Task statement
Rewrite the lines from the one containing "What distance can" through the end of the records, replacing "farther" with "further" and leaving everything else unchanged.

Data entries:
◆ ◆ ◆ ◆ ◆
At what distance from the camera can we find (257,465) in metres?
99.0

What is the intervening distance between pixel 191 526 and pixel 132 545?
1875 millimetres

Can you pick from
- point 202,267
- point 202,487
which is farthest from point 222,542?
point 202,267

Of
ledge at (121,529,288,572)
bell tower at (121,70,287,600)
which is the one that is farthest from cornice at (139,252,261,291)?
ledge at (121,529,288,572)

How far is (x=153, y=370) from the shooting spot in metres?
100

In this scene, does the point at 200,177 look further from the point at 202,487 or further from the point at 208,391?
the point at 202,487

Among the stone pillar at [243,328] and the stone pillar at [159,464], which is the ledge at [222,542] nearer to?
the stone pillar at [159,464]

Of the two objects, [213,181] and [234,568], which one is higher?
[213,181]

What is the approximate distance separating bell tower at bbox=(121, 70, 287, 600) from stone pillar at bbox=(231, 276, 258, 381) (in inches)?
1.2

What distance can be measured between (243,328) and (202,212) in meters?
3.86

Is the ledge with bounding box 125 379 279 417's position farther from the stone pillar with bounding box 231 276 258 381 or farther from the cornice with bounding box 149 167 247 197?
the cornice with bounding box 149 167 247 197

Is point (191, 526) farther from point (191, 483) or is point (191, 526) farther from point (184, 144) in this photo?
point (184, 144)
◆ ◆ ◆ ◆ ◆
Output of the exercise
What distance can be measured between (243,328) and (202,212) in meters?
3.86

Is the ledge with bounding box 125 379 279 417's position further from the stone pillar with bounding box 231 276 258 381 or further from the cornice with bounding box 149 167 247 197?
the cornice with bounding box 149 167 247 197

Is point (191, 526) further from point (191, 483) or is point (191, 526) further from point (184, 144) in this photo?
point (184, 144)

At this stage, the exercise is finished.